Selection:
#####
# High strung horse - Is there anything out there that can help?



## GhostwindAppaloosa (Jun 3, 2011)

is she stall kept? Im a firm believer in 24/7 turnout with run ins. The only horses that are nuts at my barn are the ones that the owners insist live in stalls.


----------



## StraitGirl (Jan 22, 2012)

All of our horses are out 24/7 with access to shelter. We have a quonset to bring them into if any one is injured, etc... but other than that, they live outdoors.


----------



## Rachel1786 (Nov 14, 2010)

What is her diet like? There may be too much sugar and starch in her diet for the amount of work.


----------



## Skyseternalangel (Jul 23, 2011)

More ground training, check her/his diet, keep the horse's mind busy, research red raspberry leaves, research lavender oil... 

That's all I can think of of what I would do with a high strung horse. Believe it or not, my horse used to be VERY high strung, and he still is he just knows how to keep his honey bees in the jar (aka control it.)

Only suggestions, not criticizing just so you know !


----------



## StraitGirl (Jan 22, 2012)
#####
Supplied information:
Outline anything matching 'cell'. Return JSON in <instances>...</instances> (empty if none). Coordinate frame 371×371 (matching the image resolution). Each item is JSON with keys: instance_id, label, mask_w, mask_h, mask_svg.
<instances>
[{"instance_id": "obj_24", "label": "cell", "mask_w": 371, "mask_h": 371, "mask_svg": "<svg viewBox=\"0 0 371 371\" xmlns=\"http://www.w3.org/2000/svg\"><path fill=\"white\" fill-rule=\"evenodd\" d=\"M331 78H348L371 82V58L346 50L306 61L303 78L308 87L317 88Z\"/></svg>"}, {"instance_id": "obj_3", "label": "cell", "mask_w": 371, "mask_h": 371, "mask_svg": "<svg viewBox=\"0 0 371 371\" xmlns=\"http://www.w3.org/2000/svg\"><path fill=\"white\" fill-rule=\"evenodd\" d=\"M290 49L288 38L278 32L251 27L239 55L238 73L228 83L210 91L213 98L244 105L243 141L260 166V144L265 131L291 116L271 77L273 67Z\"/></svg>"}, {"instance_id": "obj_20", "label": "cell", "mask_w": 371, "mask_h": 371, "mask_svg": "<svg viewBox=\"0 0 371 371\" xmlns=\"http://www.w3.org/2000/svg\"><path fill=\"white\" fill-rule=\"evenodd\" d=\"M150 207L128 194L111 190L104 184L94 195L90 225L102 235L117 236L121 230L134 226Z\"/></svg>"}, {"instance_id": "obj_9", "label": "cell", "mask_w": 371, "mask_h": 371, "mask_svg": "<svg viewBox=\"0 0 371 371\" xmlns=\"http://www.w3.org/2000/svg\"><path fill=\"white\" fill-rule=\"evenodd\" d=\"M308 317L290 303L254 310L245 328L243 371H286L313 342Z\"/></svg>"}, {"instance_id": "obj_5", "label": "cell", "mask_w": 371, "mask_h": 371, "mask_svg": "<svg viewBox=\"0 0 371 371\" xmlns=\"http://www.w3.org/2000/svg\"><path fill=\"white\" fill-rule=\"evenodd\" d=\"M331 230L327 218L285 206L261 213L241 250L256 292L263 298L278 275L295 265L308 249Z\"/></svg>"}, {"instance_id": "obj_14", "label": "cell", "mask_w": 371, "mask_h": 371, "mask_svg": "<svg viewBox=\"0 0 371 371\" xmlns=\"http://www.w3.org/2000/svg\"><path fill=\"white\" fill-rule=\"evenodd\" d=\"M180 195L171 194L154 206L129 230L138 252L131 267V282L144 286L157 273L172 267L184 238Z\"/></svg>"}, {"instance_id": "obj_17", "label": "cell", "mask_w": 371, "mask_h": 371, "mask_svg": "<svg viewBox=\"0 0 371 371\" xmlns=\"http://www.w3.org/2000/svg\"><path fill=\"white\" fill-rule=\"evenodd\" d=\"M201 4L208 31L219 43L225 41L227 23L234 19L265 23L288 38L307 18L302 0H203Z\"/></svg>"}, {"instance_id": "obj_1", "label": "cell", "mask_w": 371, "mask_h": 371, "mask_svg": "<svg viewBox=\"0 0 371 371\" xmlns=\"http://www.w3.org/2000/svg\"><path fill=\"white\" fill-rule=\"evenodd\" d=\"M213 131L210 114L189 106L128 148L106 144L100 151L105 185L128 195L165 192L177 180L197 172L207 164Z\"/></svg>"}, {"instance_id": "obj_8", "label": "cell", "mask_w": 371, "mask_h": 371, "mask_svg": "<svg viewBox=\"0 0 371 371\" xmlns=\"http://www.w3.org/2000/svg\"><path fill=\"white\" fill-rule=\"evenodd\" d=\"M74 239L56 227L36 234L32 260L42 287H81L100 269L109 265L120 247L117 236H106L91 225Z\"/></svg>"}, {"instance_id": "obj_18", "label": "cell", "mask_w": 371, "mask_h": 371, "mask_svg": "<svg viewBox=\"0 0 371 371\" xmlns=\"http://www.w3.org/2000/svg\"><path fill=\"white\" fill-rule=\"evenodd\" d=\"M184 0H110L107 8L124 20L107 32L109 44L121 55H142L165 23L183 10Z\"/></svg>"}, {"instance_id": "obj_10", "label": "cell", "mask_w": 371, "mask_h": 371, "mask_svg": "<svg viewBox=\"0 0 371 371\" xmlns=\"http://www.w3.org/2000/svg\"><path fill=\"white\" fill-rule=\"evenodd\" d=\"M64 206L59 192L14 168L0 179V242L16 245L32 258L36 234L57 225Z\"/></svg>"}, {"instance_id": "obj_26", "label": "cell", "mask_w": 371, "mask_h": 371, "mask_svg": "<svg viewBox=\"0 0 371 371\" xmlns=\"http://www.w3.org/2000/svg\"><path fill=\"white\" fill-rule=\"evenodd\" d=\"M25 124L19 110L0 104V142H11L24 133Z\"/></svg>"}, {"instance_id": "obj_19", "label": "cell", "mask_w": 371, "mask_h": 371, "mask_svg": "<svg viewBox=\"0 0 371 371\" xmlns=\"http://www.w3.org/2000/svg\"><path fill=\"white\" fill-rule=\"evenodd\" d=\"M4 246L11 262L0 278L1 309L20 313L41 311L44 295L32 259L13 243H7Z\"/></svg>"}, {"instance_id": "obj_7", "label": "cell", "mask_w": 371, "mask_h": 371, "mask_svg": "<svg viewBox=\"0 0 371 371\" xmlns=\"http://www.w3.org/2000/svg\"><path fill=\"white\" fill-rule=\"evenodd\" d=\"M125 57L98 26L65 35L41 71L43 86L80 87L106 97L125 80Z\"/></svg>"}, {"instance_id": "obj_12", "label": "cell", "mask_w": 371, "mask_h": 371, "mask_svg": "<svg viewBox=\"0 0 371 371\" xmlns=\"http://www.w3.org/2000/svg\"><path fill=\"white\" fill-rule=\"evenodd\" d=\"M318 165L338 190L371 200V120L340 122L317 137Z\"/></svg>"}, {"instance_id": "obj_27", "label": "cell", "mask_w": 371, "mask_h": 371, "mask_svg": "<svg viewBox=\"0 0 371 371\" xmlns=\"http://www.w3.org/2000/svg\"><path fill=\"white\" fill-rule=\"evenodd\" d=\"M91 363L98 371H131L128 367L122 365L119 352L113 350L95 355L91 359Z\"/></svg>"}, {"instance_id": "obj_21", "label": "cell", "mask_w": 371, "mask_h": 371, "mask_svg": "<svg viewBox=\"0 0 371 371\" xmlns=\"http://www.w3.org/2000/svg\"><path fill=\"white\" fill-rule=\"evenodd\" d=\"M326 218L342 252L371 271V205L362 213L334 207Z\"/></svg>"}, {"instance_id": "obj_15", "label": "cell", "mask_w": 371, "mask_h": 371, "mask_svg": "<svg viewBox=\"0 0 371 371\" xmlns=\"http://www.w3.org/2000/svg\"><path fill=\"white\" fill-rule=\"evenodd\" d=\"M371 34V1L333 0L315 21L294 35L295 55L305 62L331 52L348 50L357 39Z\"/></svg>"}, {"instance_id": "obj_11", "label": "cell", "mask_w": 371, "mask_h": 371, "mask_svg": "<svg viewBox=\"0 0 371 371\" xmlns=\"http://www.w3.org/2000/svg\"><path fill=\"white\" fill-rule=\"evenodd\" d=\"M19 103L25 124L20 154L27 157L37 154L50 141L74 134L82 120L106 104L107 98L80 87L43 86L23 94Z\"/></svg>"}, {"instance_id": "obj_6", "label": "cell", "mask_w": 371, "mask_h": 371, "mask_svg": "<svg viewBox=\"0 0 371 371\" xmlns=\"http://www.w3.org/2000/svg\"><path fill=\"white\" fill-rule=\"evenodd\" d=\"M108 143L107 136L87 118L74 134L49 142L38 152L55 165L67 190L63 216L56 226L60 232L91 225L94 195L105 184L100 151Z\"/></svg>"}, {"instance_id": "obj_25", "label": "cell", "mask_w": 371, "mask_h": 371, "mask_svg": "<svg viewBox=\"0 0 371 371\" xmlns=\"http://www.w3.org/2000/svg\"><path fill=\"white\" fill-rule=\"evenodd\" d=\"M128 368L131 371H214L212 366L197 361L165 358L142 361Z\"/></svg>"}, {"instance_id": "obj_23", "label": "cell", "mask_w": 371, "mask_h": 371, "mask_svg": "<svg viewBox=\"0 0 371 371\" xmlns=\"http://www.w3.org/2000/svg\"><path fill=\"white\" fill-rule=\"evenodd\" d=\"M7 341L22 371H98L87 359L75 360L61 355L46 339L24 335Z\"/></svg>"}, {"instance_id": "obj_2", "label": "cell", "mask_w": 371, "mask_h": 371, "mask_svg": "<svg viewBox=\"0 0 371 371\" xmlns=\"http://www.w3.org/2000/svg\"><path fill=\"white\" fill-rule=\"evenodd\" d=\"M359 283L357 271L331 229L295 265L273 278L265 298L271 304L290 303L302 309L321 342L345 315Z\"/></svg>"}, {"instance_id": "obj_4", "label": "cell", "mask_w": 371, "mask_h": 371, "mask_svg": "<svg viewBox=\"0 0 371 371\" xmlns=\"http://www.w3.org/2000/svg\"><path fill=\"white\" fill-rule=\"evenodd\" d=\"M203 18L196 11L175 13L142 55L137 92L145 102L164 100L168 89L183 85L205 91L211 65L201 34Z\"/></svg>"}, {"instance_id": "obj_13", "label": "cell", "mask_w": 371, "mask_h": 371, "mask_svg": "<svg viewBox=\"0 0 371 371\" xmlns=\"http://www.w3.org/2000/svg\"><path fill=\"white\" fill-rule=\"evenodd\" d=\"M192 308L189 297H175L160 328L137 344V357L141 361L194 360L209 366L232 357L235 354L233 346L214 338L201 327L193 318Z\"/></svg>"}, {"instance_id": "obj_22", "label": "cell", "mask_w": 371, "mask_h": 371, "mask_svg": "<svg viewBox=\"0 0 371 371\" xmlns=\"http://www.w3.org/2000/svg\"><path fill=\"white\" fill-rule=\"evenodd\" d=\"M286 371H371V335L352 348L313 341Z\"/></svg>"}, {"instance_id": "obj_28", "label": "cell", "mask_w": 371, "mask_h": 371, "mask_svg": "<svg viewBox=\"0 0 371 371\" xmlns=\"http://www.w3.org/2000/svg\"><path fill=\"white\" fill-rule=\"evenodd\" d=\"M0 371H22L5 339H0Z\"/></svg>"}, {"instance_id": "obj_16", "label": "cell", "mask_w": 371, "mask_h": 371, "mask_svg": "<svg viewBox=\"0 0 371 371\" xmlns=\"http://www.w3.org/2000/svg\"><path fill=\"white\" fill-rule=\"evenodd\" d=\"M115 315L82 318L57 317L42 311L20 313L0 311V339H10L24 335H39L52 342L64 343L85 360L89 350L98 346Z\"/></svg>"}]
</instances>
#####
Stated goal: In the thread about the high-strung horse, what does StraitGirl say the horses can be brought into if one is injured?

Solution: A quonset.